Personally, I test the scaling of functions to know what I can expect which is done with some simple benchmarking. Either I change the number of threads used and look at the speedup for the same workload, or I change the problem size to see how much more performance you can get with more cores.
For example, if you were to plot the parallel speedup vs problem size, you would expect to see something like this, which hopefully shows a speedup equal to the number of threads for large enough problem sizes:
Those last two calls will definitely use GPUs and you’ll see it in nvidia-smi calls via the utilization percentages. Though note those examples will only run for like <1 second IIRC, so you’ll need to be fast (or make the example bigger)
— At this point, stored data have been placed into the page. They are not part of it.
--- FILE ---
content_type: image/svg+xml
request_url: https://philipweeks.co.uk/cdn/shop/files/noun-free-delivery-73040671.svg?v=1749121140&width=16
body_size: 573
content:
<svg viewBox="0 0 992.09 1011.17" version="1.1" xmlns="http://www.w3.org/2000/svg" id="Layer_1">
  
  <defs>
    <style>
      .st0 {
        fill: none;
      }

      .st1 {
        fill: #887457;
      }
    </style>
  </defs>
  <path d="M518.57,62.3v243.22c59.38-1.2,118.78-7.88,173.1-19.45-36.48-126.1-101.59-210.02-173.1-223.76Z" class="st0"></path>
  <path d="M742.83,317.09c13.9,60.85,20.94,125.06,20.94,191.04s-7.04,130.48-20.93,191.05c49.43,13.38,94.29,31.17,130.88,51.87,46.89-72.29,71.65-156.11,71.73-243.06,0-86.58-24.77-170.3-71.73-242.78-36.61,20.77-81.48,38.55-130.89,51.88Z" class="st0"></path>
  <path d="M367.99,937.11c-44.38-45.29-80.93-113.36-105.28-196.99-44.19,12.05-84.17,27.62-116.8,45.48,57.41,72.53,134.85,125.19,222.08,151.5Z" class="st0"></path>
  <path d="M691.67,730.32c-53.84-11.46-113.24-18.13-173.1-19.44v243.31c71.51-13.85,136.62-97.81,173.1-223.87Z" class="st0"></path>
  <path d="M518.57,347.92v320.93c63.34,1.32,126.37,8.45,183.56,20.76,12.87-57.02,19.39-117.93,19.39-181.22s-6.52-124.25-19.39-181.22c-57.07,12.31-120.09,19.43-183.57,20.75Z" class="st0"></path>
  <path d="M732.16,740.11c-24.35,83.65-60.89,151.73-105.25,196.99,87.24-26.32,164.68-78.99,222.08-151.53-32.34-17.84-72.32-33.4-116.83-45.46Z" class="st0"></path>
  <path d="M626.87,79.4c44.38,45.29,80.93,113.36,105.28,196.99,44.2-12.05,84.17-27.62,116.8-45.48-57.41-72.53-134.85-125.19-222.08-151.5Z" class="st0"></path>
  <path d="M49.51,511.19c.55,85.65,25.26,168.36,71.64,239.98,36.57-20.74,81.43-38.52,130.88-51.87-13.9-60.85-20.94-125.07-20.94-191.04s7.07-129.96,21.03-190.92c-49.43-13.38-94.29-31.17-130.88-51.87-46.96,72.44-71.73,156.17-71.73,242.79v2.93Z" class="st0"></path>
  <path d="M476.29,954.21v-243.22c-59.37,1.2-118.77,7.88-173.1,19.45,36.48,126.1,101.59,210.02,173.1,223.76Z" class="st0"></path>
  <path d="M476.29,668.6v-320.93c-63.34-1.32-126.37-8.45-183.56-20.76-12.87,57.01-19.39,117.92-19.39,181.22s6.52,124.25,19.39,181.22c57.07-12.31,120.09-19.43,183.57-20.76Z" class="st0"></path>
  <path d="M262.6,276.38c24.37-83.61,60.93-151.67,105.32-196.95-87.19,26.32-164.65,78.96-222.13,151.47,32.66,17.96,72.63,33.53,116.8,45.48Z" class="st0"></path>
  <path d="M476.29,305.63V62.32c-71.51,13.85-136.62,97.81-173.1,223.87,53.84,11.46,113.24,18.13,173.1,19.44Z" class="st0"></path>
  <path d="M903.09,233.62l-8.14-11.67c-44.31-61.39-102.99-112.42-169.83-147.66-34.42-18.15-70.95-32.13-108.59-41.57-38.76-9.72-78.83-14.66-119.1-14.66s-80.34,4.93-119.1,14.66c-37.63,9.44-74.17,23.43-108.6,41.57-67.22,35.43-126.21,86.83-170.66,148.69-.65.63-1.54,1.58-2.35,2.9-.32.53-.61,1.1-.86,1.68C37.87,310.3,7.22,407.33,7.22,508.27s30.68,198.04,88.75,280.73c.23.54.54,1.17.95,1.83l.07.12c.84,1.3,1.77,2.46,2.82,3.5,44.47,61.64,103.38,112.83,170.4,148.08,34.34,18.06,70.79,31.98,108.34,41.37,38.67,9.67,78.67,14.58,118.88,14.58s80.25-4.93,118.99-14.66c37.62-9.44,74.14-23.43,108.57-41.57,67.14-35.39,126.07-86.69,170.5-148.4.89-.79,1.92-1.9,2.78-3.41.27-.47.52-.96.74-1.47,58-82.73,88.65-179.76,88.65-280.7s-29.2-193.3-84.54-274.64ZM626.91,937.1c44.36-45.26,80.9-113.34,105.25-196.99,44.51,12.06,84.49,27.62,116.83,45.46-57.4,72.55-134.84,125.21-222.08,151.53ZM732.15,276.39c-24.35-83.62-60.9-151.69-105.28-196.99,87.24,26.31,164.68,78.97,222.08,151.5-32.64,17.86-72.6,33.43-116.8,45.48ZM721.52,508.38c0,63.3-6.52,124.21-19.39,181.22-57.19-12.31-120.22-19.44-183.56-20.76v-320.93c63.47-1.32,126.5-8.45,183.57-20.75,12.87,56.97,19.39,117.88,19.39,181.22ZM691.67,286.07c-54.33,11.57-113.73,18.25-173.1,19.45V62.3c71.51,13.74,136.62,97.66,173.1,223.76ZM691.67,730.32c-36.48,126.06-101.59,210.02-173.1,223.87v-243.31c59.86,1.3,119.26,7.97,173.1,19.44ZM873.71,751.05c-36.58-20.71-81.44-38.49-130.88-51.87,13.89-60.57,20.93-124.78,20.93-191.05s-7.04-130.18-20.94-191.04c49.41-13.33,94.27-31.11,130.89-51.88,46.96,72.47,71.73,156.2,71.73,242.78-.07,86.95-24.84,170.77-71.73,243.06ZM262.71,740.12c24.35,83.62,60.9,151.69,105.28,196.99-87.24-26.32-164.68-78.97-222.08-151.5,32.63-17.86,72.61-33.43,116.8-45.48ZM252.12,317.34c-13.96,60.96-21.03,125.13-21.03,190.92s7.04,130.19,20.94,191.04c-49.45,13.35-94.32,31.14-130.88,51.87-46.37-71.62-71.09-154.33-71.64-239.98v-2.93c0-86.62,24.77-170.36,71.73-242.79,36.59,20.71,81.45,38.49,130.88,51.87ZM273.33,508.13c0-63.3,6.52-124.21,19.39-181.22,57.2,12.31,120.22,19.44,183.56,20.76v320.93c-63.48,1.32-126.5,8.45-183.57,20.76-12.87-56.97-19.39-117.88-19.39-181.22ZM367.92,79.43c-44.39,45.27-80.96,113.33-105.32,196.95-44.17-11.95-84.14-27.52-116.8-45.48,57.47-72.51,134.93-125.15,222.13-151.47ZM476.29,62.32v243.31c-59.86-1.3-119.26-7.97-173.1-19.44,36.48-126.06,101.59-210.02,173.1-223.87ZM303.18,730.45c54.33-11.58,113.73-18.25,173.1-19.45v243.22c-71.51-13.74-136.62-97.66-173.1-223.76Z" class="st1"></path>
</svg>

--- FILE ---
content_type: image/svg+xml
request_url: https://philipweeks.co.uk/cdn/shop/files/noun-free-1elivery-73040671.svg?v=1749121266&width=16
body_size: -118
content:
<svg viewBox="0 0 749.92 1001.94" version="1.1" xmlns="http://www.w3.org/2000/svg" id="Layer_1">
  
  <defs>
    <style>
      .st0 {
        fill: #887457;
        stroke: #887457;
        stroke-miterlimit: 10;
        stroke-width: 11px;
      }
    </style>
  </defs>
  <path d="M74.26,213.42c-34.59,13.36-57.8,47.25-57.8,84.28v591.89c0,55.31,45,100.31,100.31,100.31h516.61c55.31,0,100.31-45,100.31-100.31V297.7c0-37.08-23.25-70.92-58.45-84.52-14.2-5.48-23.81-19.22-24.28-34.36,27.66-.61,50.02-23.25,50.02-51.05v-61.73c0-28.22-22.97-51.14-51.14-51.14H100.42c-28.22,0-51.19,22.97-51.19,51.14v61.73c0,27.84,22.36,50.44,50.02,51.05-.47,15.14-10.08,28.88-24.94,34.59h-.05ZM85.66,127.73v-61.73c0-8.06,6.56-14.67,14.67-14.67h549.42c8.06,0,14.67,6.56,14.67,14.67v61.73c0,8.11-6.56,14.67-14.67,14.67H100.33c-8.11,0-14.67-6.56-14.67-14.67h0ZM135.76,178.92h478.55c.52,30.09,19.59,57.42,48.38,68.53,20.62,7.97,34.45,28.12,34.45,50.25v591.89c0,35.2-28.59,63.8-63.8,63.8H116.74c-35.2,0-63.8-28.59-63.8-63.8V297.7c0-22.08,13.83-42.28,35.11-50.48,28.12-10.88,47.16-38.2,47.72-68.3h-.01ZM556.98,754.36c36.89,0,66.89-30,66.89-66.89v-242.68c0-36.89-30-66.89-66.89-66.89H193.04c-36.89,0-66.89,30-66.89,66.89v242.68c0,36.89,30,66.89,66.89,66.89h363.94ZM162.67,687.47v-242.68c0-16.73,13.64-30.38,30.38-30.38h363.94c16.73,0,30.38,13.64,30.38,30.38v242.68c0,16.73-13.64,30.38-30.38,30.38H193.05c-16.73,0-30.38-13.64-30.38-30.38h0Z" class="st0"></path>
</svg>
Multiple instances is different from multiple threads. Multiple instances would be the result of multiprocessing, i.e. using Distributed. If you’re using top, you’ll just see >100% CPU utilization (using htop is usually a lot nicer for investigating this kind of thing)
I changed modified the penultimate line so that trajectories=1000000, saveat=200.0f.0
I checked nvidia-smi and saw nothing.
In the last time, GPUTsit5(), didn’t load. I am using the DiffEqGPU library, so I’m unsure of why this is giving me an error. I’m getting the error:
UndefVarError: GPUTsit5 not defined
I kept re-running nvidia-smi while solve was running. I kept seeing nothing. So I terminated solve call. Does solve need to complete running for me to see something in nvidia-smi?
Since this exchange, I’ve been letting solve run without terminating it (trajectories=1000000,saveat=200.0f0). So the call has been running at least 10 mins. I still don’t see anything in nvidia-smi.
I don’t know how compilation is supposed to work in Julia. Am I waiting for Julia to compile 10^6 kernels (I think this is the right term for this) to send to the graphics processing units?
You probably want to use v1.8.1 with this. I haven’t tested LTS at least, but I know v1.8.1 should be fine? If that works, I can probably pin down what’s going on with LTS, but most things using advanced compiler toolchains run best with the latest release.
Same thing is occurring with 1.8.1: solve hasn’t completed running for > 10 mins when trajectories=1000000,saveat=200.0f0 and nvidia-smi shows nothing. Any ideas?
Update: It took a half hour to run the first time. I tried running it a second time, in case this decreased the compilation time because something was stored in memory. I checked nvidia-smi again and saw nothing. It took about the same time to run the second time.